Few Celtic fans recall the opening weeks of 2000 with any fondness. It’s a period in the club’s history that has become infamous; memorable only for Super Caley going ballistic and John Barnes being shown the door. But that’s not how I remember it.

I was 19 at the time, a full-time student working shifts in a pizza shop, but I was also taking my first tentative steps in sports journalism by covering Celtic youth team matches for the club magazine. The work was unpaid, but I loved it, and had no expectations beyond reporting on these fellow teenagers for the remainder of the season. I was utterly unprepared, therefore, when the call came – on Christmas Eve no less – asking me to cover the first team’s winter break in Portugal.
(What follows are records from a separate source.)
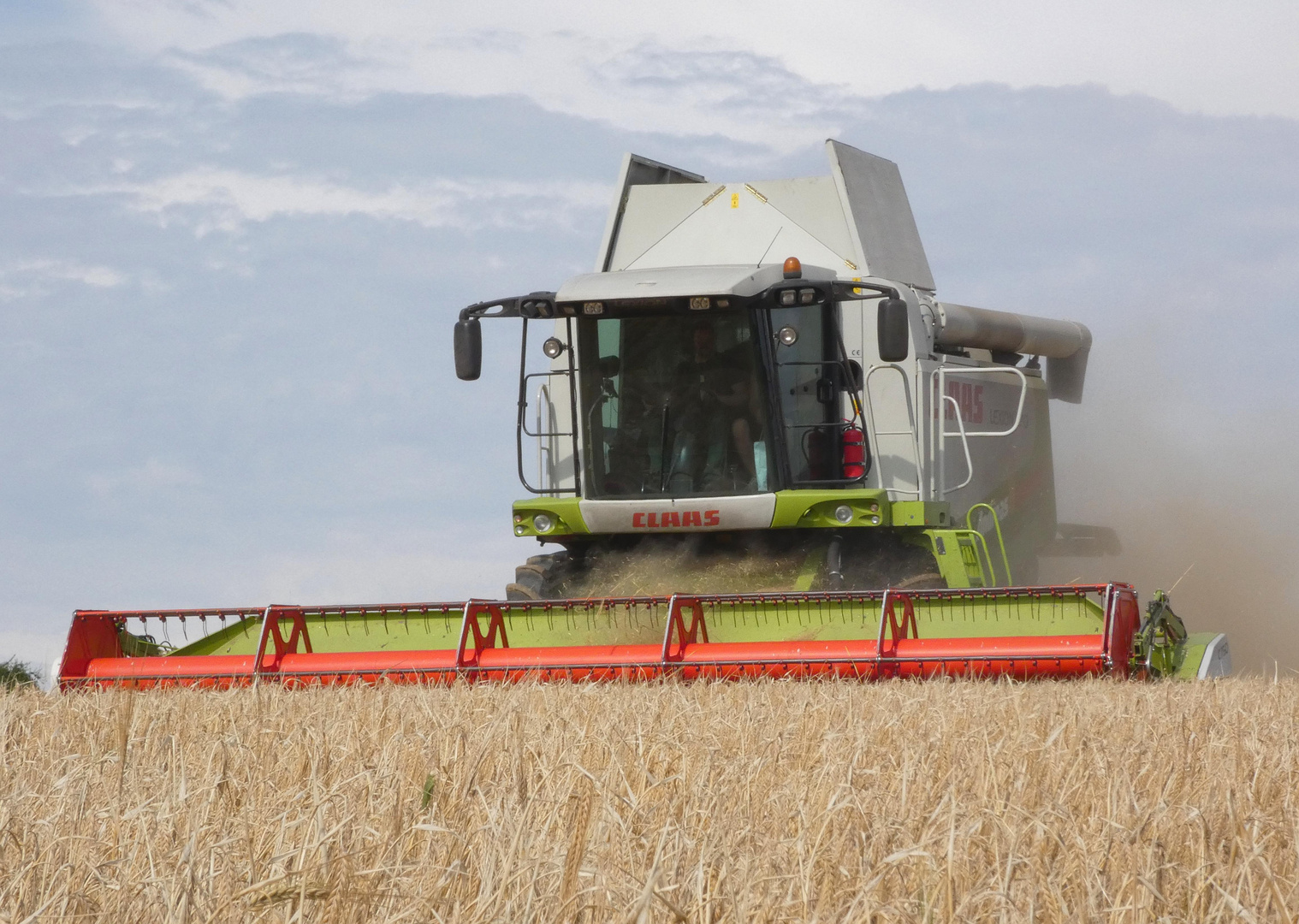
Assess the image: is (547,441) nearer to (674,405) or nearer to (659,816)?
(674,405)

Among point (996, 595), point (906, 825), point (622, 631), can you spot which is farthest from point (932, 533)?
point (906, 825)

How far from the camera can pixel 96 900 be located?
204 centimetres

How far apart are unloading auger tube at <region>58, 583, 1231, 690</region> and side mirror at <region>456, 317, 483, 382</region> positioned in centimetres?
147

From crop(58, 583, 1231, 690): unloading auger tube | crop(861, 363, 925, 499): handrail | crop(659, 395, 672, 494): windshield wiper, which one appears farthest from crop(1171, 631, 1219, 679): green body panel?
crop(659, 395, 672, 494): windshield wiper

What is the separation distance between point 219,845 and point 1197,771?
2118mm

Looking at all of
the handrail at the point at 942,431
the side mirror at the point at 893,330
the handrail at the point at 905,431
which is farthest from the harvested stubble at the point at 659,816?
the handrail at the point at 942,431

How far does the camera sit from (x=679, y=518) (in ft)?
25.3

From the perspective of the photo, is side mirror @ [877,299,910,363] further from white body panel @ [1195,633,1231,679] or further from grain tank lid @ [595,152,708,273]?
grain tank lid @ [595,152,708,273]

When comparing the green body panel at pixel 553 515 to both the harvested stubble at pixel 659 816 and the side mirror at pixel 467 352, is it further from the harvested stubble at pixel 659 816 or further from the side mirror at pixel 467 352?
the harvested stubble at pixel 659 816

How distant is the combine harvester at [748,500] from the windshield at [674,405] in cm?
1

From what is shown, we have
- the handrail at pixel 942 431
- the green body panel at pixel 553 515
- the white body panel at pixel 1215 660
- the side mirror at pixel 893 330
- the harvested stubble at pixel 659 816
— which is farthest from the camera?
the handrail at pixel 942 431

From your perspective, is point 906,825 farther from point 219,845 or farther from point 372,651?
point 372,651

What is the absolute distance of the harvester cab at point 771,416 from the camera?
7.75m

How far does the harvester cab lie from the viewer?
7754mm
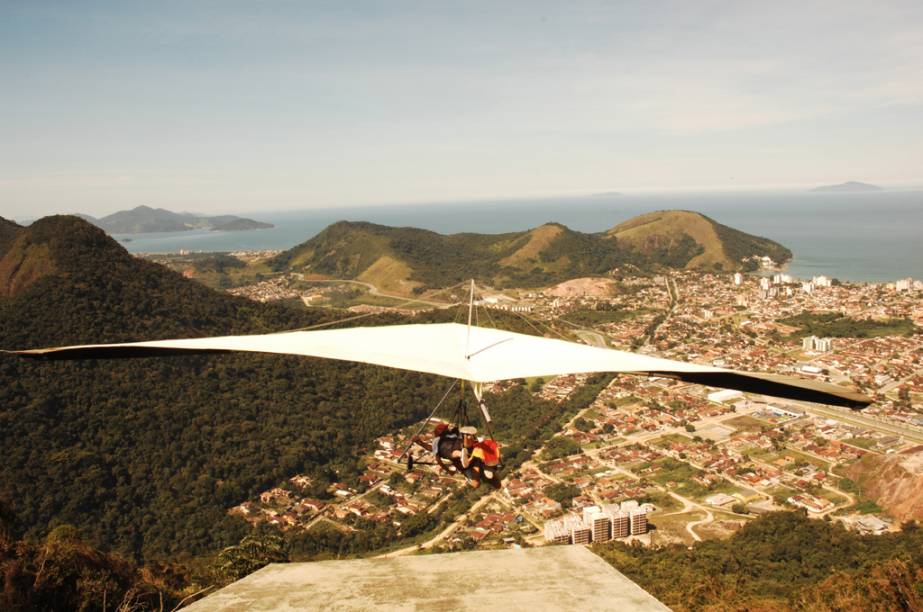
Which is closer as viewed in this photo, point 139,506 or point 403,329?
point 403,329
Yet I would become used to incredulity. Soon, I was in the Algarve, staying in the team hotel, travelling on the team bus, even enjoying nights out with the players. Every minute was surreal. And spirits were high: Barnes had just been named manager of the month, a recovering Henrik Larsson had flown out, and so too had the club’s new Brazilian international.

Yes, Rafael Scheidt had joined me in the newcomer stakes, and I had the dubious honour – along with a dozen or so others – of witnessing his debut. Celtic won, beating Fortuna Dusseldorf 3-0, but the victory would be Barnes’ last. Within weeks, he was gone, denounced as the worst manager in the club’s history. Not by me though. I was, and remain, forever in his debt.

After all, while in Portugal, in one of his final matches in charge, Barnes named a team. I was in it. Up front. Alongside Kenny Dalglish.

Sure, it was only a game between the coaching staff and the travelling press, but what did that matter? I’d impressed, Barnes explained, in an earlier kick-about that he, Eric Black and Dalglish had been watching. With hindsight, I should have worried then and there, even before seeing Rafael, about the Celtic management’s eye for talent. Not that I queried the decision. When you’ve just been picked in a team of multiple European champions and given the honour of partnering Scotland’s greatest ever footballer, you don’t ask questions.

If merely taking part was the pinnacle, I would have been thrilled. It wasn’t. With my first touch, I crossed for Dalglish to head in the opener and received a thumbs-up from the goalscorer. I even went on to score a couple of my own and, as if to complete the fairy tale, was erroneously credited with a hat-trick in one of the following day’s newspapers.

I’ve remained fortunate in the years since, following Celtic throughout Europe, all the way to Seville, and going on to work for FIFA, taking my seat at two World Cup finals. But it’s thinking back to that afternoon in Portugal, in the company of a king, that makes me appreciate just how privileged I have been.